An integrated and woman-centered approach to treating Borderline Personality Disorder
Jennifer A. Boisvert1
Edmonton Institution for Women, Correctional Service of Canada
Correctional psychologists treating women offenders diagnosed with Borderline Personality Disorder (BPD) in institutional settings are faced with the challenge of doing so in a way that is sensitive and responsive to offender characteristics and needs yet is effective and comprehensive in addressing the range of BPD features and co-morbid diagnoses. The gendered and multifaceted nature of BPD warrants consideration of a brief therapeutic approach that is integrated and woman-centered. This article presents a case example to illustrate how the use of such an approach in the context of brief individual therapy may effectively and holistically address BPD features, co-morbid diagnoses, and cultural issues in women offenders. Conclusions and future directions concerning the use of this treatment approach are highlighted.
Introduction
The Diagnostic and Statistical Manual of Mental Disorders2 defines BPD as a pervasive pattern of instability in one's relationships, self-image, emotions, and impulses that disrupts daily functioning.

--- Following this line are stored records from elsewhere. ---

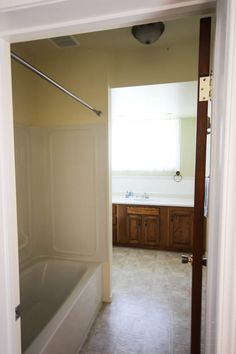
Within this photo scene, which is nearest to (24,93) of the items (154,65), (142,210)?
(154,65)

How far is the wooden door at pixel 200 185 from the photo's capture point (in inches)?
33.3

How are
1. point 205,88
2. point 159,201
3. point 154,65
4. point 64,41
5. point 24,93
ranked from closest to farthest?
point 205,88
point 64,41
point 154,65
point 24,93
point 159,201

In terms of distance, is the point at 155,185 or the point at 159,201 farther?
the point at 155,185

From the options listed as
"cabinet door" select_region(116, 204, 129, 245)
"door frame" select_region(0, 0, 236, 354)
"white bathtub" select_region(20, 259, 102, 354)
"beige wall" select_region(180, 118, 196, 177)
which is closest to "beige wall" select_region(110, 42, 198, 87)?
"door frame" select_region(0, 0, 236, 354)

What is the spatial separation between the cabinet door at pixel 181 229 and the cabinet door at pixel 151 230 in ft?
0.83

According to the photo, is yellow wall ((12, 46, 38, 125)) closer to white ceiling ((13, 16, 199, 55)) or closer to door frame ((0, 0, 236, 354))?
white ceiling ((13, 16, 199, 55))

The gendered nature of this disorder is obvious; it is predominantly women (approximately 75%) whom are diagnosed with BPD. Some defining features of BPD are as follows: (a) real or imagined abandonment by others; (b) intense relationships marked by idealization and devaluation; (c) impulsivity expressed as substance abuse; (d) suicidal thoughts or behaviours; and (e) outbursts of anger. BPD is often co-morbid with psychological diagnoses of post-traumatic stress disorder, major depressive disorder, and substance dependence disorder.
Treatment issues
Variability in treatment outcome may occur due to specific factors such as matching style and mode of therapy to reflect offender personality and learning style (e.g., responsivity) and the intensity of intervention to the risk level of the offender. Correctional psychologists treating women offenders with BPD especially need to consider how to provide psychological service in a way that balances institutional resources and matches offenders' personal, psychological, and correctional needs. Guiding principles and characteristics of what constitutes "good correctional intervention" with women offenders include the following: cognitivebehavioural focus; self-empowerment and connectionist emphasis; multifaceted interventions with theoretical underpinnings; criteria for selection of specific therapeutic strategies; genderresponsiveness and cultural awareness3
An Integrated and Woman-Centered Approach to Intervention
Although Correctional literature on women offenders has featured articles on innovative treatment programs that tap BPD features, there is little available literature featuring interventions that target BPD features and co-morbid diagnoses. This suggests a gap in the literature. Accordingly, this article presents an integrated and woman-centered approach to intervention as a way of achieving goodness-of-fit in terms of tailoring specific treatments to women offenders' personal characteristics, special needs, and cultural issues in order to enhance treatment effectiveness. This article by no means offers a comprehensive review of BPD treatment. Rather, it focuses only on an integrated and womancentered intervention comprised of Dialectical-Behaviour Therapy (DBT) as a primary approach and therapeutic letter-writing (TLR) (i.e., client letterwriting between sessions) as an adjunct strategy in the context of brief individual therapy.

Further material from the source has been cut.